When I was growing, I didn’t really think about much. From keeping her safe to setting her up for success, I have figure out each life lesson as I go.
My daughter is the love of my life. Everything I do is to protect her and to make sure that she has a happy childhood, full of adventures and opportunities to fail safely and be given room to recover and keep going.
I always feel the need to protect her but, in that runs the risk of being a helicopter parent. Nobody teaches you that there’s a tightrope that every parent has to walk every day. Will buying her an ice cream from the truck that stops outside her school give her a cavity or an uncontrollable sweet tooth? Or is it going to be a fun core memory that she can share with her own child when her time comes?
A growing girl needs to understand that the world isn’t always going to work in her favor and as a father I have to be able to teach her valuable lessons without scaring her. Where’s the guide that tells me I need to prepare her for the world? Having said that of course she is still a child and so it is up to me as one of her parents to decide when the time is right to start to stay at her in the right direction.
Fatherhood is far more complicated than I could’ve ever imagined, I thought it would be a lot of playing dolls and being silly and brushing teeth and bedtimes but it’s more than that and that’s the scary part for me.
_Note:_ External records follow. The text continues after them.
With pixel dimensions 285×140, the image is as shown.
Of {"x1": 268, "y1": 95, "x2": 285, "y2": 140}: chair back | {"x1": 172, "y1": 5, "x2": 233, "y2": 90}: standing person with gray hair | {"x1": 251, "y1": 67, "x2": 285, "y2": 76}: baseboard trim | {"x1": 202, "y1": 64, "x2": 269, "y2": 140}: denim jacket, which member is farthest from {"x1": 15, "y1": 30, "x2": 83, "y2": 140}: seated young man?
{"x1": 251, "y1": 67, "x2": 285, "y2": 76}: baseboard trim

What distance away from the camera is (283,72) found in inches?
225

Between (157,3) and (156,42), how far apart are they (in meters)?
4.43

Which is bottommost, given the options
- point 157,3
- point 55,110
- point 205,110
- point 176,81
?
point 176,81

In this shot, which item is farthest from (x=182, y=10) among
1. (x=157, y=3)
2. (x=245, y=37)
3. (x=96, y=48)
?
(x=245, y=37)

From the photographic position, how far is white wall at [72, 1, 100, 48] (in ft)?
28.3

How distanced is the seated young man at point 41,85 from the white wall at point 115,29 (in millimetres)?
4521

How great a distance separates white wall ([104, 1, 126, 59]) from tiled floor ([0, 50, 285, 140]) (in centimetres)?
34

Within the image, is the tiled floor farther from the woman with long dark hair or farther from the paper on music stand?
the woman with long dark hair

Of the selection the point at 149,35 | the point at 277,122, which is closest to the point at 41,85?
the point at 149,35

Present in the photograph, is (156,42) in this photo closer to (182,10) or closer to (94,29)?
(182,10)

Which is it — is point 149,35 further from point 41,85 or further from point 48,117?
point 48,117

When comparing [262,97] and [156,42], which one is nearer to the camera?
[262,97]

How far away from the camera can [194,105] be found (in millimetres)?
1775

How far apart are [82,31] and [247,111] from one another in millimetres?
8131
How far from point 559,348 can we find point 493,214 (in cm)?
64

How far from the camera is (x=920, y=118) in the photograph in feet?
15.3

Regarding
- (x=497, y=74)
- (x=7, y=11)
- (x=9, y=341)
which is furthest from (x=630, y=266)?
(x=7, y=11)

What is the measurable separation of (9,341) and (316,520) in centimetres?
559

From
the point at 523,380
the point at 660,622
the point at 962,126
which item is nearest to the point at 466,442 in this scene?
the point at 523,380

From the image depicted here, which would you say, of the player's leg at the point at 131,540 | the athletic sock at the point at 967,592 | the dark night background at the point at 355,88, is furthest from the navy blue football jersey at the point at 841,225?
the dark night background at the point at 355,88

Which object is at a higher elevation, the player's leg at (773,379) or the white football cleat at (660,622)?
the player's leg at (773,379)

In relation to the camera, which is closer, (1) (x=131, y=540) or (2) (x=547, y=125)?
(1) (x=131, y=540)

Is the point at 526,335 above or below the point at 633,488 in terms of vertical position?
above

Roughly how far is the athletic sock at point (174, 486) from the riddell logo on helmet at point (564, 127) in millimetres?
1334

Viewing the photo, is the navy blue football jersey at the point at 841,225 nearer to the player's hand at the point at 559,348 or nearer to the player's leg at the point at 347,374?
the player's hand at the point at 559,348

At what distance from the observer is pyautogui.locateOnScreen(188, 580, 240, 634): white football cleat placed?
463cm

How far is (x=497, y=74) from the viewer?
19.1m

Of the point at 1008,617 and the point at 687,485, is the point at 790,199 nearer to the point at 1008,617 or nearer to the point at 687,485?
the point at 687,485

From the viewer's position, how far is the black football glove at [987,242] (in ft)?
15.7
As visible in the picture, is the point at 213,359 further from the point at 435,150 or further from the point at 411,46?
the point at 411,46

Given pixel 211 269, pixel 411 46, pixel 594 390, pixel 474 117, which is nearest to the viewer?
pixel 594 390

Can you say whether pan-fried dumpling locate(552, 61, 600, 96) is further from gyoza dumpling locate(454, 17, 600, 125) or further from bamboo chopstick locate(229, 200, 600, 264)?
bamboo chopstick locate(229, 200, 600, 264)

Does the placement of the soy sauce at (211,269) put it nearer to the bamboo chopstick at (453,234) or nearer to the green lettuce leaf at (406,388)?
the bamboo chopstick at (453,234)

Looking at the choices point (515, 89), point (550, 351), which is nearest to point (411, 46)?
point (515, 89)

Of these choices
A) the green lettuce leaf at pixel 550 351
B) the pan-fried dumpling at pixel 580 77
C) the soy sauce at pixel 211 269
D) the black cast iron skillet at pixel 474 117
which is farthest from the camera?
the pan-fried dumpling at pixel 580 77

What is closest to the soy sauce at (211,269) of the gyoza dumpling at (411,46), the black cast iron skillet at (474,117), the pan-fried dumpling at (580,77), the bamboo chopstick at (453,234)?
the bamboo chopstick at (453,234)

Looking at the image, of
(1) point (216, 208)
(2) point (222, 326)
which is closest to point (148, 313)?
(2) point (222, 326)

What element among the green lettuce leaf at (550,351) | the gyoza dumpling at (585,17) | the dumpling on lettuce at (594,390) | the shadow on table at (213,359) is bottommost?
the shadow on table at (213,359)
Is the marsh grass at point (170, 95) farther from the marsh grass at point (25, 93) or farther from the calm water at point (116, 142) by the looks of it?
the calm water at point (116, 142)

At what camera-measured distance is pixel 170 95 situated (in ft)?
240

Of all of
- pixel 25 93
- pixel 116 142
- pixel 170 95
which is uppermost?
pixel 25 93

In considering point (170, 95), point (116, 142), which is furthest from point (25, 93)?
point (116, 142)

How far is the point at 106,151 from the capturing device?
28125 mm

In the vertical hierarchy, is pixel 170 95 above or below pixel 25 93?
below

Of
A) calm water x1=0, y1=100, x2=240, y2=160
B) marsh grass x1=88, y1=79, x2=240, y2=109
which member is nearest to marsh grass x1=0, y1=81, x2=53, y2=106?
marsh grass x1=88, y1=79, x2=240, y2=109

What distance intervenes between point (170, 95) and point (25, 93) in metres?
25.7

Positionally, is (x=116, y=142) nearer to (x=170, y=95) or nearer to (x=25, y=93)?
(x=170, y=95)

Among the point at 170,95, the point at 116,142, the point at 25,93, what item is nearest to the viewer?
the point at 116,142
I worry a lot of the time that I’m not going to do a good enough job raising my daughter however I feel that in the act of worrying I am pushing myself to become a good father, if I wasn’t worrying I would never improve.
Being a Dad is the best thing that’s ever happened to me. I hate to be the one who makes her laugh and scoop her up when she falls I get to be the silly monster that chases her around the playground and give her a high five when she catches a frisbee. I know she looks to me for approval and when she does something that she’s proud of. She knows how much love I have for her because I tell her many many times every day and I think that’s so important.
I used to be shy about showing my emotions and being open about how I feel about people especially those I love but she has taught me that telling people I love them especially her and her mother is a fantastic thing.
Every day I learn a new lesson alongside my daughter. My eyes have been opened up to a complex and truly wonderful new role and I’m forever grateful, even if she wakes me up at 6am on a Saturday.